Doha is dead.
The WTO is dead.
Such pronouncements are being heard in the wake of the suspension last month of the Doha Round of international trade negotiations.
Named for the capital of Qatar, the Middle Eastern nation where they were begun in November 2001, the talks involved 149 nations and were being held under the auspices of the Geneva, Switzerland-based World Trade Organization (WTO). The intended agenda was remarkably ambitious, involving not only the lowering of barriers to trade in manufactured goods, but also tackling the tough issues of investment and intellectual property protection, and most especially the highly-charged issues of agricultural subsidies and agricultural tariffs. Notably, the U.S. and Europe planted themselves in widely separated fields and refused to find common ground, even as the globe's economically developed countries and the world's developing nations staked out dramatically opposed positions on market access and would not yield.
Death notices for Doha and the WTO, however, are premature.
The economic world of today is itself far different from the world into which the General Agreement of Tariffs and Trade (GATT), the WTO's predecessor organization, was born in the years just after World War II. Trade in goods and services is now several times what it was then -- global trade and investment are now measured in the trillions of U.S. dollars -- and trade is more sophisticated and arguably more important to far more nations' economic standing in the world. It can be said that if a WTO did not now exist, a WTO would have to be created to help discipline trade in an increasingly competitive and economically interdependent world.
This is not to ignore the increasing number of bilateral free-trade agreements that have been negotiated both before and during the Doha Round of multilateral trade talks. They are doing much to lower tariffs, to lower non-tariff barriers to trade and to raise economic prospects, especially those of developing countries.
But the bilateral nature of two-nation free-trade agreements is both a strength and a shortcoming. Bilateral negotiations involve just two nations, not 149. The negotiations are focused on a few issues. Implementation often can follow swiftly after agreement. What's more, bilateral negotiations can be the blocks with which multilateral negotiations are built.

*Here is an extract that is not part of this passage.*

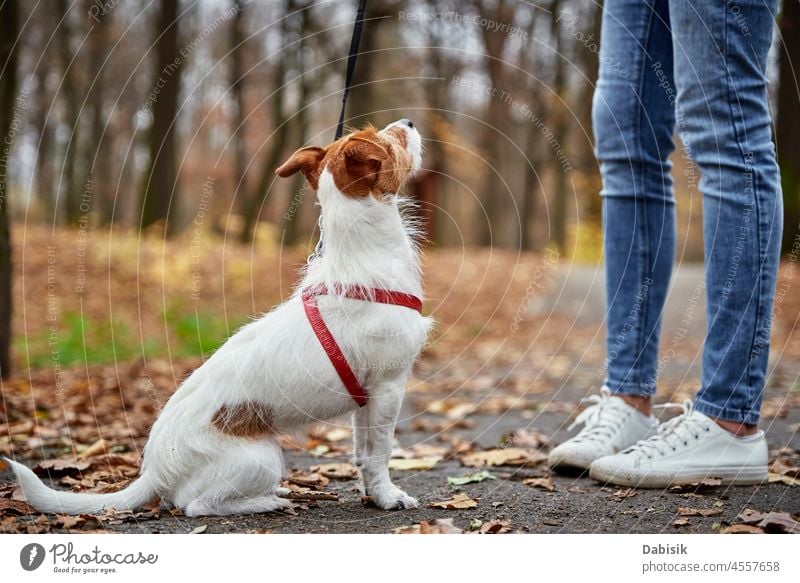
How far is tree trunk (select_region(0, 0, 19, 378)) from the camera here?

But bilateral agreements are not multilateral agreements. They are limited in their scope and simply can't embrace tariffs, non-tariff barriers, and investment and intellectual property issues on a global scale. Something like the WTO would have to be created if only to catalog all the bilateral agreements now in place around the world.
Meanwhile, what has been particularly striking about the now-suspended Doha Round of WTO talks is the rigidity of the positions that nations, including the U.S., have taken. So many of these countries have approached the Doha Round as members of a very selfish "Me" generation, a generation which does not really believe in negotiations but demands that others give me what I want. Free and fair trade in this context loses any international characteristics; trade must be free and fair for me. Others must look after their interests; I'm interested only in my interests.
No sophisticated trading nation goes into trade talks on a WTO scale putting its final position first. A nation works with others to set an agenda and then bargains the possible. However, the 149 nations of the WTO have done a remarkable and regrettable job of forgetting why they have been meeting in the first place. It's time for them to refresh their memories.
It's time for the 149 nations of the WTO to identify anew the most important trade issues that they collectively face. Their goal should be not to create an ambitious agenda but a workable agenda. It's time for the 149 nations of the WTO to think about what failure of the Doha Round would mean not only to their individual countries but also to the world of trade and investment generally. It's time for the 149 nations of the WTO to be very specific with their businesses and most especially their general publics what the benefits and costs of additional trade liberalization are likely to be. Ultimate approval of any trade agreement more than ever before depends upon informed consent for the talks at their outset.
A conclusion of a renewed Doha Round is highly unlikely to come this year. And it may not come in 2007. It may not come until there are new presidents in France and the United States and a new prime minister in the UK. The year is not as important as workable results which have widespread support.
There is still time for a successful Doha Round.
John McClenahen is an IndustryWeek senior editor. He is based in Washington, D.C.